I did an assignment about two weeks ago and my teacher gave me feedback & said I could resubmit. Can someone help me with what I did wrong? I'm not understanding this.
@e.mccormick can you help please?
Basically you would need to find where the trajectory and the orbit intersected. Substitution is a way of doing that. Hmm. Lets see.
\(y^2 + x^2 = 40,000\) is the orbit You have \(y=4x-2\) as your trajectory. Since you know what y is equal to in the trajectory, you can repliace y in the orbit with that, then solve for x. Once you have the x you can put that in either equation and solve for y.
Ohh, ohkay. I see. So I was missing a step. Thanks so much!
No, it is a lot furthir out than that. \(x^2+y^2=40000\) is a circle with a radius \(r^2=40000\) so \(r=200\). That means the the numbers invold will have something pretty large in there, like (200,0) and (0,200) being on the circle.
OH. Ohkay. I see now. I thought I was doing this wrong since it wasn't making since. Thank you.
I have another quiz that I don't really know how to do, could you check my answers for me please?
Here is a way you can check your answer when you try again: https://www.desmos.com/calculator/nkdqn63vwr If you hover the intersects it will give you an answer. You just need to work out the math to do it.
That's another thing, I don't think my calculator was working. Thank you- thank you.
You can use Google as a calculator. If you have an Android phone, RealCalc is a free scientific calculator ap. And there are several others on the web. And you said quiz? On the other, it was something already graded, so no big deal. But for non-graded quizzes and tests, you need to do your own work. OpenStudy can be used for homework or tutoring. Not quizzes and tests. But getting understanding of a graded quiz or test is fine because that is just tutoring.

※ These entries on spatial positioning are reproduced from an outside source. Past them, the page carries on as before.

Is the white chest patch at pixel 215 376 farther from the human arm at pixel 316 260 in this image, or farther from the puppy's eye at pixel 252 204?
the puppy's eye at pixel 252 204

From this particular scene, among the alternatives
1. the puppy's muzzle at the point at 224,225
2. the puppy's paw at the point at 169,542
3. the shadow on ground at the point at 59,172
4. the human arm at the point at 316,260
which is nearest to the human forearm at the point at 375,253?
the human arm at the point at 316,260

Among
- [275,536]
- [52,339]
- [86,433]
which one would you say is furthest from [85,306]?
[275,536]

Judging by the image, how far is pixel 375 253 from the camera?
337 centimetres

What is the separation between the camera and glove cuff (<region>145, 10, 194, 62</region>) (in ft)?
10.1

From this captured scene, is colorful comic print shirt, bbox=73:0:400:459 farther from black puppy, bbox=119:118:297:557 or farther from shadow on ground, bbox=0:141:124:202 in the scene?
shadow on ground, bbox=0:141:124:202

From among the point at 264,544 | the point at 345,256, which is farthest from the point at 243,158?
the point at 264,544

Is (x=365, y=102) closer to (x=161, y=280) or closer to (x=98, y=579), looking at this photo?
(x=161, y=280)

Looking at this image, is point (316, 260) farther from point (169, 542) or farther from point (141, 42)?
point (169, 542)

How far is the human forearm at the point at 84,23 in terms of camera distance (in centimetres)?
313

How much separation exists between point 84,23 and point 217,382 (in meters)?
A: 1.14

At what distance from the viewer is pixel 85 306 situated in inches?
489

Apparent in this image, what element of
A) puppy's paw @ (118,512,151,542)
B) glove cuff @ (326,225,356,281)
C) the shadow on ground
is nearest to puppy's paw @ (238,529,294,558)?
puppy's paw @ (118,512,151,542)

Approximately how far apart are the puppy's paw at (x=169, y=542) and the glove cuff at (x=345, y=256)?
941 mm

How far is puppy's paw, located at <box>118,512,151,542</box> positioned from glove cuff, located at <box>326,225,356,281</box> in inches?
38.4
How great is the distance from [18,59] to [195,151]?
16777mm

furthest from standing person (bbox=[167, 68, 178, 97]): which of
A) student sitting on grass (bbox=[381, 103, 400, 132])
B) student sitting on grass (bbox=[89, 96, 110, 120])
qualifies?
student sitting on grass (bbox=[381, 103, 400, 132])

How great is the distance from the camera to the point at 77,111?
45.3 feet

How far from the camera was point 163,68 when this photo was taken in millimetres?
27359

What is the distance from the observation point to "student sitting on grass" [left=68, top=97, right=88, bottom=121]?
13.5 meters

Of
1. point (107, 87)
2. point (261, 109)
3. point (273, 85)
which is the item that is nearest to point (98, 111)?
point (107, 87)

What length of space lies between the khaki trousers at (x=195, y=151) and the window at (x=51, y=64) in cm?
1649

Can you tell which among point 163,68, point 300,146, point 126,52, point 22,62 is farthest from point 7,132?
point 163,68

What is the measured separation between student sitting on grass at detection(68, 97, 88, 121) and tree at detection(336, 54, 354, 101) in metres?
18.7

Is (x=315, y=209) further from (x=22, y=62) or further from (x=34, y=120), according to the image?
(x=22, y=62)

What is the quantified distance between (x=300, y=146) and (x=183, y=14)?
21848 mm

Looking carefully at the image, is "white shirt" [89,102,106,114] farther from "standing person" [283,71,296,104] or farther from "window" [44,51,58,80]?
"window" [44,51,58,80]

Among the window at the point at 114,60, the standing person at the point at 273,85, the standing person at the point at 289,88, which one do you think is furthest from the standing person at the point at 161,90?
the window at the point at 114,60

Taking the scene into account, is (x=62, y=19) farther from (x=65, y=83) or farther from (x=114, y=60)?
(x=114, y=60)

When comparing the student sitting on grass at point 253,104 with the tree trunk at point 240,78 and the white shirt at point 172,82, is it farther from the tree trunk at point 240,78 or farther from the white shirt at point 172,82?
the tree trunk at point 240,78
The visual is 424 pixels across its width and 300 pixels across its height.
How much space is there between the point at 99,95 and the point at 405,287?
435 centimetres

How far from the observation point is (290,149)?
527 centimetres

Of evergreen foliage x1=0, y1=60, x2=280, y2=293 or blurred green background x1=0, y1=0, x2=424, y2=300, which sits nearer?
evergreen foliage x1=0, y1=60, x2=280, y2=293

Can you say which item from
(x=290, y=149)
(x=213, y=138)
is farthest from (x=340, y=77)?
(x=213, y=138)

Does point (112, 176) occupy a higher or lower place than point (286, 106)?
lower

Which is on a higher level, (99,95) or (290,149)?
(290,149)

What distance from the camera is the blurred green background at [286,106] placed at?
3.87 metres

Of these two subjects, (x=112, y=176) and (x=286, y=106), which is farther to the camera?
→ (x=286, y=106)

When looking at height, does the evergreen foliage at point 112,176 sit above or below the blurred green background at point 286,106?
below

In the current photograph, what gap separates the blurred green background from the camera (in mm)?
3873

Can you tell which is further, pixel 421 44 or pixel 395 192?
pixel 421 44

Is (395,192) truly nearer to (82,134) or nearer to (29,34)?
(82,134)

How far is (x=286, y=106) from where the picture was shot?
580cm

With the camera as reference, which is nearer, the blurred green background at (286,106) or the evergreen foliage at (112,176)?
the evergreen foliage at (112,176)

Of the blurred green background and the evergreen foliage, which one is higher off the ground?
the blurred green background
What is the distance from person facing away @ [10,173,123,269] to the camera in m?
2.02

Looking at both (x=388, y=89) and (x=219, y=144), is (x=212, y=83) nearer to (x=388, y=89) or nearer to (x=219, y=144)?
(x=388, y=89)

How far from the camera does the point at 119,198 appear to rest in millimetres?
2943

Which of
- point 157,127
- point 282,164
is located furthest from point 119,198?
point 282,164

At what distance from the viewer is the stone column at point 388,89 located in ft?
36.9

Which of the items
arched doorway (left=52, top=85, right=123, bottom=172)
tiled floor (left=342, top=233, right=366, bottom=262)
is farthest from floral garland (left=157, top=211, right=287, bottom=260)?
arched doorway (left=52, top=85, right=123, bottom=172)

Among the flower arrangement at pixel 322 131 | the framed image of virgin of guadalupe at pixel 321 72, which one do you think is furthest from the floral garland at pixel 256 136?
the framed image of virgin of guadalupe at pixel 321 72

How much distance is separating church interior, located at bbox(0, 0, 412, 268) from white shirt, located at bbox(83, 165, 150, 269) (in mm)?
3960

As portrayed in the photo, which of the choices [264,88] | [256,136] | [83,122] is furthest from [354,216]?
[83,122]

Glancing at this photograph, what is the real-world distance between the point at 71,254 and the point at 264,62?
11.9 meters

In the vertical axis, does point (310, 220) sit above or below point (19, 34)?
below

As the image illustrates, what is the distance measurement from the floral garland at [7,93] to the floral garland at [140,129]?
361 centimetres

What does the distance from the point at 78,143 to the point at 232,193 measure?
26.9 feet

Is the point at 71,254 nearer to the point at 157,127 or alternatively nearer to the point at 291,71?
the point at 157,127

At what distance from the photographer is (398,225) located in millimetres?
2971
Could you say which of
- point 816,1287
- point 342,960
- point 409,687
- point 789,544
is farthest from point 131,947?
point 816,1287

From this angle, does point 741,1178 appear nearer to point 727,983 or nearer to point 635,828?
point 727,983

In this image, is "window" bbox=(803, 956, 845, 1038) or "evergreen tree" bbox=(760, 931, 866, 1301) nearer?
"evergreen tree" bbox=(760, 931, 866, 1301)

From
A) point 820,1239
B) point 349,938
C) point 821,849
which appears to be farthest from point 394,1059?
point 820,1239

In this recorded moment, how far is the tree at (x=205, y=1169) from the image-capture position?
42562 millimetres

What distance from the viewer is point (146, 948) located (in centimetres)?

Ohkay, thank you! & yeah it's a practice quiz. It's Algebra 1 review I think. I just wanted to see if my answers were right because I'm not sure if I'm doing this right.
Do you know what the change of base formula for logs is?
I can't figure out how to draw on here, so:
You can use \(\LaTeX\) for these: \(\log_ax=\dfrac{\log_bx}{\log_ba}\) So for solving something with a log like what you had with the interest, you can use change of base to put it into the calculator.
Ohkay awesome. Thanks so much for all of your help.